Te Puke and some Papamoa schools will be meeting at Orchard Church in Te Puke, and Mount Maunganui and Papamoa schools will be meeting at Curate in the Mount.

Tauranga Peninsula Community of Learning, alongside Otumoetai Schools through to Katikati will meet at the Bethlehem Baptist church with National Secretary of NZEI Te Riu Roa will be speaking at this meeting.

Kura kaupapa, Northen Health, BLENNZ and others will be meeting at Curate, Christopher Street in Tauranga.

“At the meeting, members will be discussing the offer most received on Friday afternoon, and talking about where to from here,” says NZEI representative for Bay of Plenty schools Andrea Andresen.

“After the meeting each gathering will be in a follow up activity. Te Puke schools’ staff are carrying out assorted community activities. The group meeting at the Bethlehem Baptist church are picketing near Moffat Road roundabout, the group meeting at Curate on Christopher Street are conducting a community clean up and will be picking up rubbish on the Waikareo walkways along Takitimu Drive.

“The group meeting at Curate in the Mount will be picketing near Mount New World. Some members will also be filling out and taking communications to the offices of Clayton Mitchell and the Labour MPs.”

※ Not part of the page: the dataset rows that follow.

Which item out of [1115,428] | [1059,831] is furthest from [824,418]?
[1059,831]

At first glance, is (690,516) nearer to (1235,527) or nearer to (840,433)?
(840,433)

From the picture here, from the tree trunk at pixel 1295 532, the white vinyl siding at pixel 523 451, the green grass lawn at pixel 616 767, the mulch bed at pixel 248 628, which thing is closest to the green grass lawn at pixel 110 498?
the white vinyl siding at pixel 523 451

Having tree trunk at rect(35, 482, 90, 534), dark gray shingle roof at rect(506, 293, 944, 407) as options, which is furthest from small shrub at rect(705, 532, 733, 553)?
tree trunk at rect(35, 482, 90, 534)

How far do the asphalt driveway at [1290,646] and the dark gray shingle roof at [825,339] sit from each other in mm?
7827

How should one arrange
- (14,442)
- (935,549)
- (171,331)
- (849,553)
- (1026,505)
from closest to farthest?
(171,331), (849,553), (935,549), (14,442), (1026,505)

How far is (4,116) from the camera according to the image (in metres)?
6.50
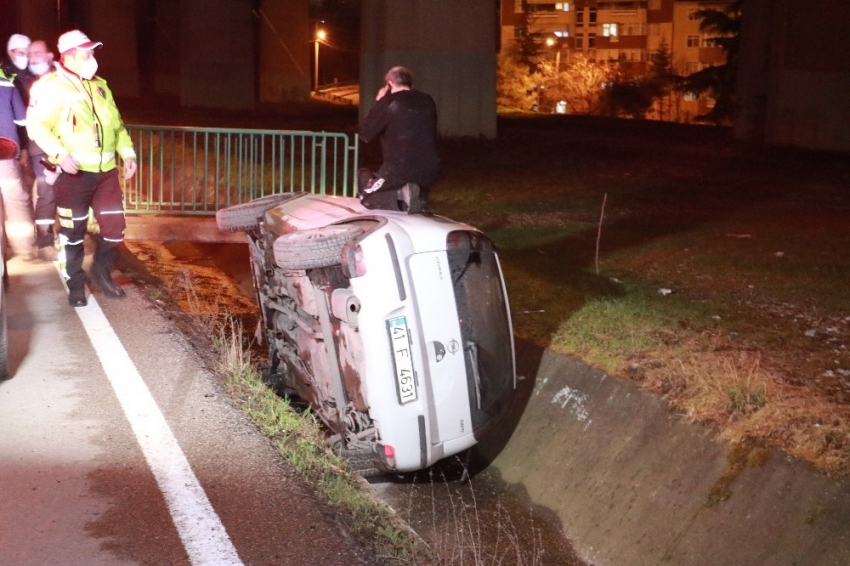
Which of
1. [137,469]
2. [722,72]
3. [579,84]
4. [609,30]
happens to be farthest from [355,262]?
[609,30]

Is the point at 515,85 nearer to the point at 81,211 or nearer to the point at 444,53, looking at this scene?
the point at 444,53

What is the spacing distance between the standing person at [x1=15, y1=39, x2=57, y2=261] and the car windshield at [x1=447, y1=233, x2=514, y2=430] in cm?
494

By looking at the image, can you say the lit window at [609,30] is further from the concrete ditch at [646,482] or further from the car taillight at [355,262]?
the car taillight at [355,262]

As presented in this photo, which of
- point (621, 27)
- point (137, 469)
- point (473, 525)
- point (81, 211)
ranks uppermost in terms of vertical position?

Andrea says the main purpose of this strike was a protest at the insufficient action from the Minister of Education to meet the teacher shortage New Zealand is facing.

“It has been a campaign built mainly around three key claims: One: A pay jolt to attract more teachers into the profession, as training numbers have been in decline, and retain teachers who could be paid more in different jobs.

“Two: Time to teach and lead. Over the last few years the assessment and paperwork requirements for the teachers have increased exponentially.

“Many very good and experienced teachers are leaving because of the workload. Suggestions include additional release time for teachers or additional in class teacher time to enable teachers to carry out assessments with less impact on the learning of other students in the class.”

“Three: More support for students with learning needs, including a separately funded learning support teacher role. The Prime Minister announced 600 of these would be established as a beginning and this is a good start, although there are over 2000 schools. We acknowledge that some of the difficulty in implementing this is the teacher shortage itself.”

Schools effected by the teacher strike in the Bay of Plenty will be mainly primary and intermediate schools.

Secondary and Area schools will be open as they are covered by different agreements.

1 Comment


Posted on 13-11-2018 08:14 | By Angels

Where else in business ( working) can an employee go to an employer and DEMAND less work and lots more pay. In the real world the rest of NZ have to work 48 weeks a year, get a resealable wage increase when warranted . Employment is a privilege , but it seems when the government employ people they think it okay to go for stupid demands that would never fly in the real world. Scary the example teacher are showing the students. When you get out of school and you have the privilege to have a job , then can demand less work than you have signed onto and demand large wage increases. Great teaching by example!!!!! We should all spend more than we make and tell out employers we can,t pay our bills , so you have to pay us more. Pull your heads out of yourshadyside.